A popularidade de Dilma
Os principais jornais do país tratam com naturalidade nesta quinta-feira, dia 5, os novos indicadores de avaliação positiva da presidente Dilma Rousseff por parte da população. São 77% de aprovação e apenas 19% de desaprovação, com 5% de abstenções, segundo o Ibope.
As análises dos especialistas consultados pela imprensa circulam em torno da percepção generalizada de bem-estar em função da situação econômica favorável e da interpretação comum segundo a qual a presidente também conta pontos positivos ao se contrapor ao jogo de pressões do Congresso.
Nesse entendimento, o Parlamento acaba representando o núcleo de poder que cria problemas e a presidente encarna a autoridade que recoloca as coisas no lugar.
Paralelamente, o Ibope detectou que a avaliação do governo permanece praticamente igual aos índices de dezembro, com 56% de “ótimo” e “bom”, 34% de “regular” e apenas 8% de “péssimo”.
Nesse quesito, como ensinava o professor de estatística Edmundo Eboli Bonini, recentemente falecido, é preciso trazer para a análise os fatores intangíveis que não aparecem nas planilhas.
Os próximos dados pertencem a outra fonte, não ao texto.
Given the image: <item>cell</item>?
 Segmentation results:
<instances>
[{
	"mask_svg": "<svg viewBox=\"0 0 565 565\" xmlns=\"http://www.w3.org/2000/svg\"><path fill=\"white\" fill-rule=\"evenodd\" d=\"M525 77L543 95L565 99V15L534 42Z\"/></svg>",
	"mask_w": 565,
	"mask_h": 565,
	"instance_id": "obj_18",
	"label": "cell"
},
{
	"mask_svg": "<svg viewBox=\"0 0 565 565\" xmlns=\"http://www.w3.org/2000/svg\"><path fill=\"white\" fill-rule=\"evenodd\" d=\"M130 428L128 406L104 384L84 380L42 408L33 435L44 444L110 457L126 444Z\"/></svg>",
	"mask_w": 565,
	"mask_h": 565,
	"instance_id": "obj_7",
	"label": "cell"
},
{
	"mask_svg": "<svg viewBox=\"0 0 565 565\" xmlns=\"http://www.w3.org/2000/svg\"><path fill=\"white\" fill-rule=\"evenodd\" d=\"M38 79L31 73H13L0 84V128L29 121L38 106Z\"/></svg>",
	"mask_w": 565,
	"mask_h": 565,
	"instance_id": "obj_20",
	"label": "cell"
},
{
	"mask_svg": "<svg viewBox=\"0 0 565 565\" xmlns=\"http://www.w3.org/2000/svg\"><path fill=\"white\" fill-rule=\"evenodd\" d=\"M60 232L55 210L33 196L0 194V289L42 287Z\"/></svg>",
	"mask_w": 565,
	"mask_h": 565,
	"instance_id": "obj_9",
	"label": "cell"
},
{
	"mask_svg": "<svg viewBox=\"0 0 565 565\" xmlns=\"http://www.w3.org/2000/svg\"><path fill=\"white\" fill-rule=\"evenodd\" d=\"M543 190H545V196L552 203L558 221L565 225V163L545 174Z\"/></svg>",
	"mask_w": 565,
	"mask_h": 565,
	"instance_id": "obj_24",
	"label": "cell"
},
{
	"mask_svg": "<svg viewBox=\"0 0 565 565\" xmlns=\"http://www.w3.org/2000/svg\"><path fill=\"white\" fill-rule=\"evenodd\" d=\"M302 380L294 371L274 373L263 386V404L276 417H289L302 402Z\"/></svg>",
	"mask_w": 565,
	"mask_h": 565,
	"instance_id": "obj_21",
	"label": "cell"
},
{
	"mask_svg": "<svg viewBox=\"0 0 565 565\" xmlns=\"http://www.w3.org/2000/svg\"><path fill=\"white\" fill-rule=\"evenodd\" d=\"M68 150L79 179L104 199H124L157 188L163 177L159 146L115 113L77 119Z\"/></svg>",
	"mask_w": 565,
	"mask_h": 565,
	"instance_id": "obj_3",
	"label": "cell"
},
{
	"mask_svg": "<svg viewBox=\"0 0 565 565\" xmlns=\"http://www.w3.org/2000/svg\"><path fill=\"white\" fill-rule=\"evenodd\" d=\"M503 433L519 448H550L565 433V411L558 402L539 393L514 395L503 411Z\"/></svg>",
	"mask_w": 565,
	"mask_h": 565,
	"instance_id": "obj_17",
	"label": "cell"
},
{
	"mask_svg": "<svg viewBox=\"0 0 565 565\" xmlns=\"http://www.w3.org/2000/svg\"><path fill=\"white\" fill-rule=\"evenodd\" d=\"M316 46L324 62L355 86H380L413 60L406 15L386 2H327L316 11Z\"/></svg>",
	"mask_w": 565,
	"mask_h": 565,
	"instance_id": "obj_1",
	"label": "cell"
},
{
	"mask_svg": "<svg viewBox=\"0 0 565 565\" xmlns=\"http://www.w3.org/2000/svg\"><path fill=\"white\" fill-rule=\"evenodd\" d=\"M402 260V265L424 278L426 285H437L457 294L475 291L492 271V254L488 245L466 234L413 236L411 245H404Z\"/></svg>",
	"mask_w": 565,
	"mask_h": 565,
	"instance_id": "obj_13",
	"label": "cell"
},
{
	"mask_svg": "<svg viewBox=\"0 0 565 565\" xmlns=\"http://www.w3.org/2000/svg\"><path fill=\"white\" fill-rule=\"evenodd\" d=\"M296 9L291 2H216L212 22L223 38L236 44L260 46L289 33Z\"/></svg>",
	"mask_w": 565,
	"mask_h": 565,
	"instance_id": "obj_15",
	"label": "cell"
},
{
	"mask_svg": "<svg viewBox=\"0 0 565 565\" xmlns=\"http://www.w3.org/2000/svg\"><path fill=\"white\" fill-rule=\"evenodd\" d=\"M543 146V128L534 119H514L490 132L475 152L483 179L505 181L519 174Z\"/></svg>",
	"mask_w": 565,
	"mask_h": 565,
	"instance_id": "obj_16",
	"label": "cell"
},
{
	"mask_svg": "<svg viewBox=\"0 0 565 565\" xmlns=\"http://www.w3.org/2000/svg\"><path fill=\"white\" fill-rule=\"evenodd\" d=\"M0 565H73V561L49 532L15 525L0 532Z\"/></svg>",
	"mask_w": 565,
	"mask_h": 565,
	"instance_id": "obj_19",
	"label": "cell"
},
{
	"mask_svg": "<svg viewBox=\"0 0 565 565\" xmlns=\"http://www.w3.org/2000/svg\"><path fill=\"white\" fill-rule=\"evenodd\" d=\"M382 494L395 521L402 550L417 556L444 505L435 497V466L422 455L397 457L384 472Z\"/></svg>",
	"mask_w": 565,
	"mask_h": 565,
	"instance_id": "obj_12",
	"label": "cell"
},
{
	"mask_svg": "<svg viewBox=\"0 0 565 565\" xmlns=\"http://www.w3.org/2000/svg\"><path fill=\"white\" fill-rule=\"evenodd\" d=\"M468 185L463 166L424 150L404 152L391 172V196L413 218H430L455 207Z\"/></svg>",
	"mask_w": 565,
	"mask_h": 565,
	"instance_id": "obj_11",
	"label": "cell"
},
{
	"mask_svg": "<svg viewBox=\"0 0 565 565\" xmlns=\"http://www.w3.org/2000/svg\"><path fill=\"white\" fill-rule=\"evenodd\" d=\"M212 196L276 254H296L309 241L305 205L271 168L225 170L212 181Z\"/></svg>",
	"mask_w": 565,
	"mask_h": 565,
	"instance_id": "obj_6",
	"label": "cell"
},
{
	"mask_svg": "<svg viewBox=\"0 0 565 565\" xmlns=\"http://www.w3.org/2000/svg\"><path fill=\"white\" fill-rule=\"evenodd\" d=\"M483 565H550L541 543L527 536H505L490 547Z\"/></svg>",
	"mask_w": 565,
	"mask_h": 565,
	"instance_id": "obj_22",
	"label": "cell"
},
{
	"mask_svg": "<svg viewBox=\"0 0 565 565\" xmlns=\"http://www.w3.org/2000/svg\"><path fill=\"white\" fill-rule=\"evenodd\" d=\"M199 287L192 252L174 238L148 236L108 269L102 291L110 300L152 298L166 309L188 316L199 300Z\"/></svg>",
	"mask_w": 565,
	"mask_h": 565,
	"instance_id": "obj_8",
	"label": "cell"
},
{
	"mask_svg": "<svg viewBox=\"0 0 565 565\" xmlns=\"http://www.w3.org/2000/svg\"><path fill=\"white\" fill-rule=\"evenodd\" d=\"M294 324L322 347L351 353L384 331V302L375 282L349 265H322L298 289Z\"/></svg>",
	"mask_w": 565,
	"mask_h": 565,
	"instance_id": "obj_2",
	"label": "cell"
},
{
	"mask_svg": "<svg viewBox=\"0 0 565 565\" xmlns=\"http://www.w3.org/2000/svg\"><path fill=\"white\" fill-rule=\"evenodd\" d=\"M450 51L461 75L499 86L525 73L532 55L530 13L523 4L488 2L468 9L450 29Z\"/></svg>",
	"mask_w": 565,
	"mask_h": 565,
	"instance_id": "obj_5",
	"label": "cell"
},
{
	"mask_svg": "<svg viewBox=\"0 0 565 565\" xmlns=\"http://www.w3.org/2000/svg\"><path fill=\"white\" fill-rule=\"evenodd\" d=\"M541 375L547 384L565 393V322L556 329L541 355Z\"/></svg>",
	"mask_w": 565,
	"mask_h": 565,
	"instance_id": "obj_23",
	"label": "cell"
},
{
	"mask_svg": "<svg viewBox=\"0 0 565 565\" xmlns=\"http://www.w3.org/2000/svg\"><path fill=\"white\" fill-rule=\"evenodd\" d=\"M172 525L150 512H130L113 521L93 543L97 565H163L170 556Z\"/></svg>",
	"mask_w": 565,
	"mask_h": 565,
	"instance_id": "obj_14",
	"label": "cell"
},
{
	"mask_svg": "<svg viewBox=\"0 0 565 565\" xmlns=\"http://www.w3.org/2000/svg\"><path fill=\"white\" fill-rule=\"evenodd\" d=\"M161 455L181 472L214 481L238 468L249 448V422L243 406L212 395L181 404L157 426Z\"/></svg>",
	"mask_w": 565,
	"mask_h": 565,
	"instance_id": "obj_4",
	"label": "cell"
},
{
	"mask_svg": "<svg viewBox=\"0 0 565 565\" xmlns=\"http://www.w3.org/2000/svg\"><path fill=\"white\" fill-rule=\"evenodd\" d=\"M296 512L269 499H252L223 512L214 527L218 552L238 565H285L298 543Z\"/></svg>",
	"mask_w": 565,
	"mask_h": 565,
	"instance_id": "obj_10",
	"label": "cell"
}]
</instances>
Um desses fatores é o modo como a imprensa comunica os feitos do governo e de como essa ideia de “governo” é desmembrada pelo público em entidades diferentes – o Executivo, representado pela presidente, e o Congresso, visto como uma massa despersonalizada.
Algumas perguntas específicas feitas pelos pesquisadores de opinião remetem à observação mais acurada das ações governamentais e aos efeitos das políticas públicas.
É o caso das questões relacionadas ao controle da inflação, que obteve uma avaliação predominantemente favorável e ainda mais positiva do que na consulta de dezembro do ano passado.
Neste quesito, deve-se considerar que, em dezembro, o noticiário da imprensa ainda colocava o aumento de preços entre as grandes preocupações dos economistas.
De lá para cá, entre os temas de economia interna tem-se destacado a questão do câmbio e, eventualmente mas com igual importância, os desafios da indústria.
A questão da indústria e o problema do câmbio não parecem preocupar diretamente a maior parte da população.
O olhar da cidadania
Também se pode observar que, entre os itens mais bem avaliados destacam-se as ações governamentais contra a pobreza e a fome, que valem ao governo uma aprovação de 59%.
Embora esses temas não frequentem costumeiramente o noticiário, há uma percepção geral de que a autoridade se preocupa com os menos favorecidos.
Uma curiosidade mais intensa se manifesta em torno da questão específica sobre a carga tributária.
Esse tema árido, que frequenta nichos especializados da imprensa, começa a entrar no universo de preocupações da chamada nova classe média – formada basicamente por aquelas famílias que ascenderam socialmente no contexto criado pela estabilidade da economia, pelas políticas sociais e pelo modelo econômico baseado no estímulo ao mercado interno, que resulta em maior oferta de emprego e aumento da renda.
A ascensão social e econômica traz novas preocupações a essas famílias quanto ao valor líquido de suas receitas e as introduz como parte interessada nos debates sobre os custos de produção.
Esse aspecto da pesquisa do Ibope merece uma atenção maior dos jornalistas do que a questão da popularidade da presidente, colocada como central no noticiário.
Essa mudança, que à primeira vista pode parecer sutil demais para merecer um trabalho jornalístico mais reflexivo, deve estar no horizonte das questões que influenciam o planejamento estratégico das empresas de comunicação.
Quando se constata que muitos veículos de conteúdo jornalístico se voltam para as classes de renda média – como no caso explícito dos canais abertos da Rede Globo e, mais implicitamente, se pode deduzir das escolhas editoriais da Folha de S. Paulo e do jornal o Globo – seria de se esperar que os mais leves sinais de mudança no universo de preocupações desse público fossem considerados entre as informações estratégicas.
Nesse sentido, têm menos importância os dados sobre a popularidade ou aprovação pessoal da presidente do que a avaliação de desempenho do governo.
As opiniões gerais sobre a pessoa de uma autoridade se formam em torno de um conjunto de signos cuja interpretação pode ser muito influenciada por elementos subjetivos.
As avaliações sobre políticas públicas são informadas por fatores mais concretos e mensuráveis e exigem uma atitude de cidadão.
A percepção mais clara das ações de governo reveladas pela pesquisa Ibope indicam que a nova “classe média” evolui para um padrão de cidadania que convida a um olhar mais cuidadoso por parte da imprensa.